Shear flows are commonly found within the combustors that are necessary in high-speed air breathing propulsion engines (gas turbines, ramjets & scramjets). These combustors require a fluidic mechanism to “anchor” the flame and various geometries have been employed to accomplish this, some include: backward facing steps, cavities and bluff bodies are some of the more common designs. While these create a recirculation zone that serves to use high temperature products to mix with and ignite the incoming reactants in order to maintain the constant combustion process, they also have various challenges. Understanding the performance of these steady pre-mixed, pre-vaporized combustors requires quantifying various metrics; compact design, stable, low drag and high turn-down ratios are some examples.

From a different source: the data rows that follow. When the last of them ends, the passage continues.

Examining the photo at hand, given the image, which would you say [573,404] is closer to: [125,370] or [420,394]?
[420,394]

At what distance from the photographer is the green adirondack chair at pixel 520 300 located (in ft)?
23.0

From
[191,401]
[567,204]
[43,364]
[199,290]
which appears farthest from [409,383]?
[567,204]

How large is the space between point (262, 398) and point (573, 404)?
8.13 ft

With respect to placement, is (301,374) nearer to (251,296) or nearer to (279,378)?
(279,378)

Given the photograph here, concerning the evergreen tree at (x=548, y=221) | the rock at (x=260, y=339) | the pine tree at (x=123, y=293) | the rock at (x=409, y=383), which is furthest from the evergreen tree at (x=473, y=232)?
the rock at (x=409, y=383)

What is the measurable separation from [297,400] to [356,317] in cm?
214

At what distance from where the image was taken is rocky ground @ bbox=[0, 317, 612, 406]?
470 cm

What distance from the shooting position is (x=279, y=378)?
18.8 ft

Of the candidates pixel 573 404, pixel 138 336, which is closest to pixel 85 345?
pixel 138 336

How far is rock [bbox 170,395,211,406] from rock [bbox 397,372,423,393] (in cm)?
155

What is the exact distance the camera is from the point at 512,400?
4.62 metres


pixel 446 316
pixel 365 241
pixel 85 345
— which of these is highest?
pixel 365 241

Quantifying the performance of these combustors is a challenge due to the reacting flowfield. In our laboratory we have studied the isothermal (non-reacting) behavior and the reacting flow behavior to further our understanding of these shear flows in a combustion application. Many combustors have been build and operated in order to leverage various control techniques. In addition to building and operating these combustors (run on various fuels), we have been able to take chemiluminescence measurements in order to understand thermal energy release and perform reacting PIV measurements in order to quantify the turbulence flowfield and determine instantaneous flame interfaces.
Suppressing combustor instabilities, minimizing drag losses and increasing the volumetric heat release over a variety of operating conditions is explored using a variety of control techniques. Various passive control techniques have been studied trying to mitigate the challenges including using enhanced counter-current shear, microjets and other geometric variations with the goal of creating compact and efficient combustor designs.